Wilkiea hugeliana, commonly known as veiny wilkiea, common wilkiea or tetra beech, is a species of flowering plant in the family Monimiaceae, and is endemic to eastern Australia. It is a tall shrub or small tree with egg-shaped, oblong to narrowly elliptic leaves, and male and female flowers on separate plants. Male flowers have 3 or 4 stamens and female flowers have 20 to 40 carpels, and the fruit is a blackish oval drupe with a yellow to orange receptacle.

== Description ==
Wilkiea hugeliana is a tall shrub or small tree, typically 1–8 m high with a dbh of up to 10 cm. Its leaves are arranged in opposite pairs, egg-shaped, oblong to narrowly elliptic, 60–150 mm long and 10–80 mm wide on a petiole 5–12 mm long. The leaves are leathery, have a prominent midvein and toothed edges.

Data extracts:
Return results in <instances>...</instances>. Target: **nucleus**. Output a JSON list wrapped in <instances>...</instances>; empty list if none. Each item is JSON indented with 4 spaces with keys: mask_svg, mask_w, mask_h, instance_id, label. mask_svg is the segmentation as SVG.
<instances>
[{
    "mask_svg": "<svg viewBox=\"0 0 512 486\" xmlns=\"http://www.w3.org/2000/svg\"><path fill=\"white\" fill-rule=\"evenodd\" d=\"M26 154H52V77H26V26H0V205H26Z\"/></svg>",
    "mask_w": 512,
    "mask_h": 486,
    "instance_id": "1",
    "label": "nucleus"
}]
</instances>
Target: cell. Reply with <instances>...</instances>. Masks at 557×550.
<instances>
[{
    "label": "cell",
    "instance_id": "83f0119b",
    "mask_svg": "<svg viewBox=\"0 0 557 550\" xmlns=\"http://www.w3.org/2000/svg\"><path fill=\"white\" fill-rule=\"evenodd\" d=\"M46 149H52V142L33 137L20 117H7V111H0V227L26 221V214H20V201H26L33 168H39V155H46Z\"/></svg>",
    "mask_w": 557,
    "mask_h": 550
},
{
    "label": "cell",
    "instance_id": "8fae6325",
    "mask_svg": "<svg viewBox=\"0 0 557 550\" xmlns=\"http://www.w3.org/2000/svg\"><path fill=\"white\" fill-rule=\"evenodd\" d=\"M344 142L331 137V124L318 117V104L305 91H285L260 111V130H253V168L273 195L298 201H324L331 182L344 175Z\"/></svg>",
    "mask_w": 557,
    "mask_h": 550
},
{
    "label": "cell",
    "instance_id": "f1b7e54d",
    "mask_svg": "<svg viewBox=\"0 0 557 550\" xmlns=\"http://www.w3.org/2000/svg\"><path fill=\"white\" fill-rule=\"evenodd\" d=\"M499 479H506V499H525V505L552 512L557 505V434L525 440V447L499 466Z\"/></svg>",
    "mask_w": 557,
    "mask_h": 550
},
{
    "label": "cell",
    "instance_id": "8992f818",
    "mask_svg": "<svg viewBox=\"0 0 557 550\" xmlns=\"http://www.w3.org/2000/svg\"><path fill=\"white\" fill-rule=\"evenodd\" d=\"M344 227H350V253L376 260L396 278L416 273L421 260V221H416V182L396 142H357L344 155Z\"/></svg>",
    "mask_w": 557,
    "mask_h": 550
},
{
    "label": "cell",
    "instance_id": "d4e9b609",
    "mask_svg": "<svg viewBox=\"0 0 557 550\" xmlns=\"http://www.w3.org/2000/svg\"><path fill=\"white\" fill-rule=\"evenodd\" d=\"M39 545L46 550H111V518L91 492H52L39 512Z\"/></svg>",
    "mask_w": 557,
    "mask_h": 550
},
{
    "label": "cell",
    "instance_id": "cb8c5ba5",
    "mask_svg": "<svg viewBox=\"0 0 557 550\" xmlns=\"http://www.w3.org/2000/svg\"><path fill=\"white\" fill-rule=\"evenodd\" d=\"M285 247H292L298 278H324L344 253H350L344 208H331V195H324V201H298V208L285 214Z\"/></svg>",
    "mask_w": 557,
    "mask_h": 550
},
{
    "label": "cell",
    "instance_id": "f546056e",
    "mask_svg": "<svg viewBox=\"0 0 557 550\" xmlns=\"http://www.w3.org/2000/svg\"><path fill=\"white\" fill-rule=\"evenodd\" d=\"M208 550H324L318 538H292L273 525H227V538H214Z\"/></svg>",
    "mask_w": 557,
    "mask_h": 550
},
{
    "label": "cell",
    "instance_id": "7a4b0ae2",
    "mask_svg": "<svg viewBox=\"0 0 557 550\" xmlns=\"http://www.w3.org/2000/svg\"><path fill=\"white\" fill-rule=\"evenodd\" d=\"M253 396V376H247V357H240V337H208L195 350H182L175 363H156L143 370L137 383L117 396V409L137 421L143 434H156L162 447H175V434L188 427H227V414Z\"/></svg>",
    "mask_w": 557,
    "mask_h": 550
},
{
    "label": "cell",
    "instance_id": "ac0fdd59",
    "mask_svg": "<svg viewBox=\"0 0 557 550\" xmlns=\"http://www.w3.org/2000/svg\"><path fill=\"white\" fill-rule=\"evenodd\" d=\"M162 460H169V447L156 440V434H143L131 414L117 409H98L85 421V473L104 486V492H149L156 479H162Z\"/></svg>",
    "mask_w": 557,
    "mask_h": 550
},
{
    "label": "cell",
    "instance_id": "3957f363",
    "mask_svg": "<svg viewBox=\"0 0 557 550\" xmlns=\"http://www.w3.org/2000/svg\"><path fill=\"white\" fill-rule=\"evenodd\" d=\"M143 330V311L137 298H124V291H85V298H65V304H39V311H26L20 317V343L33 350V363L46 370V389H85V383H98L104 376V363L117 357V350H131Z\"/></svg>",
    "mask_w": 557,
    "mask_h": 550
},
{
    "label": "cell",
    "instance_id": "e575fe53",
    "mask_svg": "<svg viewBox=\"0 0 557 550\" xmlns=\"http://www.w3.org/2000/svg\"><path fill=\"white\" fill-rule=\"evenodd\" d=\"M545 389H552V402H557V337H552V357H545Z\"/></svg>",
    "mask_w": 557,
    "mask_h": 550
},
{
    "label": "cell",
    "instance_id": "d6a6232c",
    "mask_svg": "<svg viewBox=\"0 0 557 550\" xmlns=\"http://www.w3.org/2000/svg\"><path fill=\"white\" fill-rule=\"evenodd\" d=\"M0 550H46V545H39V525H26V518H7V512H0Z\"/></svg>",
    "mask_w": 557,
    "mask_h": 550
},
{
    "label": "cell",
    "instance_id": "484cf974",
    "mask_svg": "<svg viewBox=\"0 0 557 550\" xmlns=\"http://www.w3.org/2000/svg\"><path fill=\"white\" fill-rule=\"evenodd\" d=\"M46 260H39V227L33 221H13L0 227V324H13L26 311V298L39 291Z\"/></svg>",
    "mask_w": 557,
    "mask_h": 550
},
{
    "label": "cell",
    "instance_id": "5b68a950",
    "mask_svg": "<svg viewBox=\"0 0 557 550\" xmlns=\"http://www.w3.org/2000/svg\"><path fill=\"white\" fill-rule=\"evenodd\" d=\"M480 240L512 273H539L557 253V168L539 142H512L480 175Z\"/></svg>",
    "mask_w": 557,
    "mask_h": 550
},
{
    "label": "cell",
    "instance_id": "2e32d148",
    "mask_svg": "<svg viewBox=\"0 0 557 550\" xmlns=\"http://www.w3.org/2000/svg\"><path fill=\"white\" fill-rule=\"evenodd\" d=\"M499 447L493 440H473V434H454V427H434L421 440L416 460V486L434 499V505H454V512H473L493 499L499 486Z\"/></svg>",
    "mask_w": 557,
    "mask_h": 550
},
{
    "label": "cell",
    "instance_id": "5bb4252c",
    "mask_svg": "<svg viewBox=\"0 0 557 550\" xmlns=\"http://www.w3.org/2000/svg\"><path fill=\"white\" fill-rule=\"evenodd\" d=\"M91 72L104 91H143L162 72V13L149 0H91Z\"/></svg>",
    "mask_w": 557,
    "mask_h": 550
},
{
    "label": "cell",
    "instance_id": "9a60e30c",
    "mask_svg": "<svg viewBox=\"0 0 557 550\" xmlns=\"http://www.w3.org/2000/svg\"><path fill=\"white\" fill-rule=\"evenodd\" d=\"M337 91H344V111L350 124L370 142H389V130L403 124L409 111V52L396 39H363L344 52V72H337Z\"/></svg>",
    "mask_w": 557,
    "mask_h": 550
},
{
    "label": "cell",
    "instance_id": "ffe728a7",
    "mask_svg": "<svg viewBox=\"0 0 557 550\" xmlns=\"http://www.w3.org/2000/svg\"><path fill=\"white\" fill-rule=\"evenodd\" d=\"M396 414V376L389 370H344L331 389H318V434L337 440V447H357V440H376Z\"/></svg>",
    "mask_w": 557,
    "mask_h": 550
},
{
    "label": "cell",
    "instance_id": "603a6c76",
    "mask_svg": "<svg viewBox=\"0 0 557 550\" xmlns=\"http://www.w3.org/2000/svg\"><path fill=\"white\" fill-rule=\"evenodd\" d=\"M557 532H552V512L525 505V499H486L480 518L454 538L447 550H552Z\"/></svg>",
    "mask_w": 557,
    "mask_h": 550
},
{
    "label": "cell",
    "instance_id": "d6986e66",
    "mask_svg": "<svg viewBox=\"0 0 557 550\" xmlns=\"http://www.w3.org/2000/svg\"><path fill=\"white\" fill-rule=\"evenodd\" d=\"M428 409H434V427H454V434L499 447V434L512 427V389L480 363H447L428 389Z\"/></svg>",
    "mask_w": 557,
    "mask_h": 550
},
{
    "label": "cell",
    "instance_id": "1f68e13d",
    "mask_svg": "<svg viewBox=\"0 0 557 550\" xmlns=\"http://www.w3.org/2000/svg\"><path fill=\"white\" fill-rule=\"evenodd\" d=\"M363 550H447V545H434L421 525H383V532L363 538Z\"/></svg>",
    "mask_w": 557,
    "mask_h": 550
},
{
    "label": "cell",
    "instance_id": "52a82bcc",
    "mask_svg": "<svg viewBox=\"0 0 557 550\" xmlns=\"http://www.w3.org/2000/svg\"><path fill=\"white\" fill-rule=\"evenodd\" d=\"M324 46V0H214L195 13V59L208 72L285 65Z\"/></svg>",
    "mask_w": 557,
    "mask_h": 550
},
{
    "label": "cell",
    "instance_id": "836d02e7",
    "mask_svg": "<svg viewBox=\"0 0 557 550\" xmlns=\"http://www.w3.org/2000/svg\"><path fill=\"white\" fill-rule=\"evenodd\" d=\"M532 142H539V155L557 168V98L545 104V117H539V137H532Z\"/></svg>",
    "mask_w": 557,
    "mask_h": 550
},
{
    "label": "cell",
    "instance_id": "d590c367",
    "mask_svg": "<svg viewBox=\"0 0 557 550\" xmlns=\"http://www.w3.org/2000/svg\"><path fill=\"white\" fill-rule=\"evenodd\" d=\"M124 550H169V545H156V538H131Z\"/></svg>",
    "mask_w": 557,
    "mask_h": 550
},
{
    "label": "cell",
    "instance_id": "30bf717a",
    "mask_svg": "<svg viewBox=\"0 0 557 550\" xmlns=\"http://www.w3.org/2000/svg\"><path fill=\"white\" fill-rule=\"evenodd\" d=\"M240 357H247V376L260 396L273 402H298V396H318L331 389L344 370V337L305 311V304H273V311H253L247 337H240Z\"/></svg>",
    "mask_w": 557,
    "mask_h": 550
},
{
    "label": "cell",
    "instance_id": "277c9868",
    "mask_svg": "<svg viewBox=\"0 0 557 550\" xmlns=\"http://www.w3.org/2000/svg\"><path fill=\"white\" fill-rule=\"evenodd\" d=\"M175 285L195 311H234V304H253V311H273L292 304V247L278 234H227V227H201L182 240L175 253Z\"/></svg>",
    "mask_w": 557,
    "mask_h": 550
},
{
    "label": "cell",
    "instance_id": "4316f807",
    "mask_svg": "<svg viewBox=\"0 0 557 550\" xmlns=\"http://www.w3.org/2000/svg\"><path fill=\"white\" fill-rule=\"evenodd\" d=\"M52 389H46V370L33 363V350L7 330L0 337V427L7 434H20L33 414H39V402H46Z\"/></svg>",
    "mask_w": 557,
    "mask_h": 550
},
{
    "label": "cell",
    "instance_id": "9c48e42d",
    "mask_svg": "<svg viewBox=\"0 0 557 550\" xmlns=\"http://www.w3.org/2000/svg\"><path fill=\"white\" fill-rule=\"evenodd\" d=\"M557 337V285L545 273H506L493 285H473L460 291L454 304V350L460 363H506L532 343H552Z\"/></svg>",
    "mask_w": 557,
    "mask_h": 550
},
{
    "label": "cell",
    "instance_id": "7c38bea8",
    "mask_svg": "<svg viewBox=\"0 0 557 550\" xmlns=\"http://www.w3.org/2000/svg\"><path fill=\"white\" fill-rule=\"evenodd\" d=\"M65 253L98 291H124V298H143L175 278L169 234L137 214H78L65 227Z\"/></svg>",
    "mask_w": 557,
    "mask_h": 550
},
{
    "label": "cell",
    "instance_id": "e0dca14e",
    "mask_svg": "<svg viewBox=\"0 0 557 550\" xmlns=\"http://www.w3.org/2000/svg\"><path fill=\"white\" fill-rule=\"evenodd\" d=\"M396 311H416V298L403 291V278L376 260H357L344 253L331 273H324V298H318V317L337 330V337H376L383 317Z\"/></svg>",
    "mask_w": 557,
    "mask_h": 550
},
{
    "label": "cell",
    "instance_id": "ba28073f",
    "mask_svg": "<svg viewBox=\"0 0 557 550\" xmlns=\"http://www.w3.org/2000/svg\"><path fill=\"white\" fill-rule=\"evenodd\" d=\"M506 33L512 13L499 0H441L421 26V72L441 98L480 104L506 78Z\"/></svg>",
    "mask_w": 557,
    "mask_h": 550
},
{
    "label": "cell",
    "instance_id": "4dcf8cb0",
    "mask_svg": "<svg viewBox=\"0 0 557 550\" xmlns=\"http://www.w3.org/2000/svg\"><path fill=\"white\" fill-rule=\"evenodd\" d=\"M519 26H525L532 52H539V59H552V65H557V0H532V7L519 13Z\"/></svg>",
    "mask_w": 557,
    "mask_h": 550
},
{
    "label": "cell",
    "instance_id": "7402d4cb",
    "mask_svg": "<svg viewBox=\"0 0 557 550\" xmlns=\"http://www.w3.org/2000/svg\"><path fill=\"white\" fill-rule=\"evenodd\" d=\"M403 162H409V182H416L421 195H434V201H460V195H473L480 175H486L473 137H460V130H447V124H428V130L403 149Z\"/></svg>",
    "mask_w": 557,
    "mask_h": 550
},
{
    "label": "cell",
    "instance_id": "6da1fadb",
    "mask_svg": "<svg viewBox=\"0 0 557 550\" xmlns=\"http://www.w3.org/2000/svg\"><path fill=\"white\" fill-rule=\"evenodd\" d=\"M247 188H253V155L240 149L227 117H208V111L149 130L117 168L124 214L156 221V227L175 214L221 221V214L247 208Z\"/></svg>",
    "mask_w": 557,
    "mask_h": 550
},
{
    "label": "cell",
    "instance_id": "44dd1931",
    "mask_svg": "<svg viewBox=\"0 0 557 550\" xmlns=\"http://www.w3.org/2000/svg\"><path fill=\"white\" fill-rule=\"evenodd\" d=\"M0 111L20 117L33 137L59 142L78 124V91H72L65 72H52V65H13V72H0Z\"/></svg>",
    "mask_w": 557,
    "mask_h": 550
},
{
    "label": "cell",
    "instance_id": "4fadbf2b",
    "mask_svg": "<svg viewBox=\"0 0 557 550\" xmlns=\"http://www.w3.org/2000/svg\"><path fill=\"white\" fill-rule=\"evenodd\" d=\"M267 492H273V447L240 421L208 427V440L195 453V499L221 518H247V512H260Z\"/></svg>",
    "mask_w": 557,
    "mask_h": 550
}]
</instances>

Exercise directions:
Answer these questions using the Wilkiea hugeliana text.
1. How many carpels do the female flowers have?
2. What color is the receptacle of the fruit?
3. How long is the petiole that bears each leaf?

Written solution:
1. 20 to 40
2. Yellow to orange
3. 5–12 mm